Was war denn das? Kein Dopingfall, kein Skandal,
keine Radsport-Betrüger in Handschellen - und die Tour de France 
schon wieder in Paris? Doch dass dieses Mal nur Saubermänner 
unterwegs waren, wird noch nicht einmal der naivste Sportsfreund 
unterstellen.
Nach elf skandalträchtigen Jahren, in denen Drogenkuriere geschnappt,
Spitzenreiter aussortiert, Bergkönige abgeführt und unappetitliche 
Blutpanschereien bekannt wurden, ging es beim größten Radrennen der 
Welt dieses Mal ums Image: Die Tour wollte raus aus der 
Schmuddelecke. Deshalb gaukelten die Veranstalter eine schöne heile 
Radsportwelt vor, in der die Kontrollen die Betrüger verschreckt 
haben und alles wieder gut ist - oder zumindest auf dem Weg dorthin. 
Sie verordneten Doping für die Augen.
Kapituliert hatten die Franzosen bereits, als sie dem siebenfachen 
Gewinner Lance Armstrong, um dessen positive Proben von 1999 es immer
noch Diskussionen gibt, und seinem Astana-Team den roten Teppich 
ausrollten. Auch der neue Triumphator Alberto Contador gehört dieser 
Equipe an: Im Vorjahr war er wegen Verbindung zum Dopingarzt Dr. 
Fuentes geächtet worden, jetzt war sein Start kein Problem.
▬▬▬▬▬▬▬▬▬▬
AUFGABEN ZUR ÜBUNG
1. Weshalb war Alberto Contador laut dem Text über die Tour de France im Vorjahr geächtet worden?
2. Setze den Text über die Tour de France im Anschluss an seinen letzten Satz fort.

DATENSÄTZE
▬▬▬▬▬▬▬▬▬▬
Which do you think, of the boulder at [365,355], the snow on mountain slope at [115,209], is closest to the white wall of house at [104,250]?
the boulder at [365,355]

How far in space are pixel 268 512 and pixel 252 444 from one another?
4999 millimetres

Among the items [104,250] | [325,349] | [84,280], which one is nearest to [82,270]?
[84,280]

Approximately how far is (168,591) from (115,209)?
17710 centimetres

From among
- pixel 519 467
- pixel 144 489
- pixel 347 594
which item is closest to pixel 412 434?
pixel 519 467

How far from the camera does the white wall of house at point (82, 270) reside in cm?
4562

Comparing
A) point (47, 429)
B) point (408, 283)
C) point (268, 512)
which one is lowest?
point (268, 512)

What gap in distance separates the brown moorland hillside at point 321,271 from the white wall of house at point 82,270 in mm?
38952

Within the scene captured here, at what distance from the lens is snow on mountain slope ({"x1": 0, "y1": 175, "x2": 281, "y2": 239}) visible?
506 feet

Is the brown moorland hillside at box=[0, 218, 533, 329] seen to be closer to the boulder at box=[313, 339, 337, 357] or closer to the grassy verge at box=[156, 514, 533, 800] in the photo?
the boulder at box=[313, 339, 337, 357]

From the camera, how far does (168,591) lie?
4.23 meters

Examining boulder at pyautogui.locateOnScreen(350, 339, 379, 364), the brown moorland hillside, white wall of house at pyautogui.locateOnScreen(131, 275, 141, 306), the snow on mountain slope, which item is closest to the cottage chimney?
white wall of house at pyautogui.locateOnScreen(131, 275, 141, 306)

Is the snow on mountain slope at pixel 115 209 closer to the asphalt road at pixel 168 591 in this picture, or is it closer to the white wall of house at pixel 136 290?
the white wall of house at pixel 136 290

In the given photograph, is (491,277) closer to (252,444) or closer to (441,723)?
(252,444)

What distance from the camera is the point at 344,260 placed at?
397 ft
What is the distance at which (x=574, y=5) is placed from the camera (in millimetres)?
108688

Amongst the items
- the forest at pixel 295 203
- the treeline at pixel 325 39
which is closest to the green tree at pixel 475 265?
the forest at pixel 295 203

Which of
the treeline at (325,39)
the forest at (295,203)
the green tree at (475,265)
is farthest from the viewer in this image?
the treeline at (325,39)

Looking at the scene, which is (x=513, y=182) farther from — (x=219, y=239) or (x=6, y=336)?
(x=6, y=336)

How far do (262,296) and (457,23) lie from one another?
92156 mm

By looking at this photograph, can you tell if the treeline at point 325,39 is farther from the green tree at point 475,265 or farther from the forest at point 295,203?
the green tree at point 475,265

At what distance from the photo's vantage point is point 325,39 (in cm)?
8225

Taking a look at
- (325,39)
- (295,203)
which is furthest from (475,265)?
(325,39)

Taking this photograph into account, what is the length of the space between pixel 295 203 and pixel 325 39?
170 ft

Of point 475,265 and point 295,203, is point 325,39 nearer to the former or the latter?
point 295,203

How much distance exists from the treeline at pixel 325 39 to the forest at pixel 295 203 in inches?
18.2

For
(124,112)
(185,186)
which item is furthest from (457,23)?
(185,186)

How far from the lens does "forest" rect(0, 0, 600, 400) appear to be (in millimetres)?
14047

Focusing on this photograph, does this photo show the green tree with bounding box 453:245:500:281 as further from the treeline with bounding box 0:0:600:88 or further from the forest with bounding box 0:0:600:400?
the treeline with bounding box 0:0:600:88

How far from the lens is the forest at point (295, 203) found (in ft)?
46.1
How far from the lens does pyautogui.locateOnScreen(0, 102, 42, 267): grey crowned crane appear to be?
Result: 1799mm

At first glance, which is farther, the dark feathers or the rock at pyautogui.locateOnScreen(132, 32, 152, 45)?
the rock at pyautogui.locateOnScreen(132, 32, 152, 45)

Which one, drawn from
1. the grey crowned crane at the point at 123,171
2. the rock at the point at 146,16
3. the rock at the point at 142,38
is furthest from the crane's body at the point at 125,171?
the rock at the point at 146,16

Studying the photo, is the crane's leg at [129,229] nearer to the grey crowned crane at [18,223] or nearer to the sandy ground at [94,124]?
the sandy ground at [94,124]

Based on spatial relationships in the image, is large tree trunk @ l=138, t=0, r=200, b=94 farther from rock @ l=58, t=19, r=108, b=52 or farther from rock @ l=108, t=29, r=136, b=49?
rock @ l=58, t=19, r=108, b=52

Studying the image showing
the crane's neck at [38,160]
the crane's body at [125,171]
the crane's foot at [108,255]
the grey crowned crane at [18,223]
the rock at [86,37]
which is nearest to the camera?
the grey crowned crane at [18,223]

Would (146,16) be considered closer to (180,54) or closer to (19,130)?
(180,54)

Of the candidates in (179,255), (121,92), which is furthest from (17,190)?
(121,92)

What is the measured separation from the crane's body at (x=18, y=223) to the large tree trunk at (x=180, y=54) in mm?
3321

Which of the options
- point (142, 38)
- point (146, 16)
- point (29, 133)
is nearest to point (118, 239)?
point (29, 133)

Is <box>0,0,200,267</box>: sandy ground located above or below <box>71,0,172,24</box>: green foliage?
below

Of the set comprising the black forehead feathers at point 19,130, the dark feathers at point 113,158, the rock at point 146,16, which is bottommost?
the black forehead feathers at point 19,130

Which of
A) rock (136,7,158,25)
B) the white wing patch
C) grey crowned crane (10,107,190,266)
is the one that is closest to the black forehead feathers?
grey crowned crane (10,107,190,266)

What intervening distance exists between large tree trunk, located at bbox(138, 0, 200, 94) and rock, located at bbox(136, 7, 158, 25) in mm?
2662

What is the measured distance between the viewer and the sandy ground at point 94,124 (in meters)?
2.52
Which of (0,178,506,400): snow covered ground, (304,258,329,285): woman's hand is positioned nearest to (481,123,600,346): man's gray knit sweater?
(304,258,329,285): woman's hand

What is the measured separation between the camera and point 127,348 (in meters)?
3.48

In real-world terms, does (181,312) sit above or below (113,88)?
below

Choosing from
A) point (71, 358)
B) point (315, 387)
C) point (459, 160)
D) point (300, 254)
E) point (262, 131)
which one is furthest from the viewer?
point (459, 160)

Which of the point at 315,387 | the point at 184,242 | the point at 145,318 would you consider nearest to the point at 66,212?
▬▬▬▬▬▬▬▬▬▬
ERGEBNISSE JE AUFGABE
1. Wegen seiner Verbindung zum Dopingarzt Dr. Fuentes.

2.
Apropos Contador: Seine Dominanz macht besonders nachdenklich. So 
stellte der 28-Jährige auf dem Weg in den Skiort Verbier einen 
Weltrekord der besonderen Art auf und legte in einer Stunde fast 1900
Höhenmeter zurück. Das hatte zuvor noch nie ein Radfahrer aus den 
Pedalen herausgeholt. Und dann besiegte dieser schmächtige Spanier 
plötzlich im Zeitfahren den Olympiasieger Fabian Cancellara, der in 
dieser Spezialdisziplin als Bester seiner Zunft gilt. Die offenen 
Fragen wollte Contador aber nicht beantworten. Zum Thema Doping 
schweigt er ohnehin am liebsten oder sagt Dinge wie diese: »Die Tour 
ohne Dopingfall - das ist ein Sieg für den Radsport, der auf dem 
richtigen Weg ist.«
Die Aufführung einer dopingfreien Tour de France könnte auch als 
eines der größten Sport-Schauspiele des Jahres in die Geschichte 
eingehen, vielleicht aber war sie nur ein Vorgeschmack auf den Sport 
der Zukunft: Nichts sehen, nichts hören und gar nicht drüber sprechen
- dann macht es allen wieder Spaß.
Nur wir Deutschen müssen noch dazulernen. Anderswo klappt das bereits
besser: Spanien stellt den Tour-Sieger, Frankreich hat eine 
skandalfreie Top-Veranstaltung, nur wir gehen mit verdienten 
Sportlern wie der Eisschnelllauf-Queen Claudia Pechstein hart ins 
Gericht. Aber auch wir sind lernfähig: Die dopinggeplagten deutschen 
Reiter haben sich in dieser Woche selbst einen Persilschein 
ausgestellt, die Biathleten schmetterten gestern in Eigenregie alle 
Vorwürfe gegen ihren Bundestrainer ab.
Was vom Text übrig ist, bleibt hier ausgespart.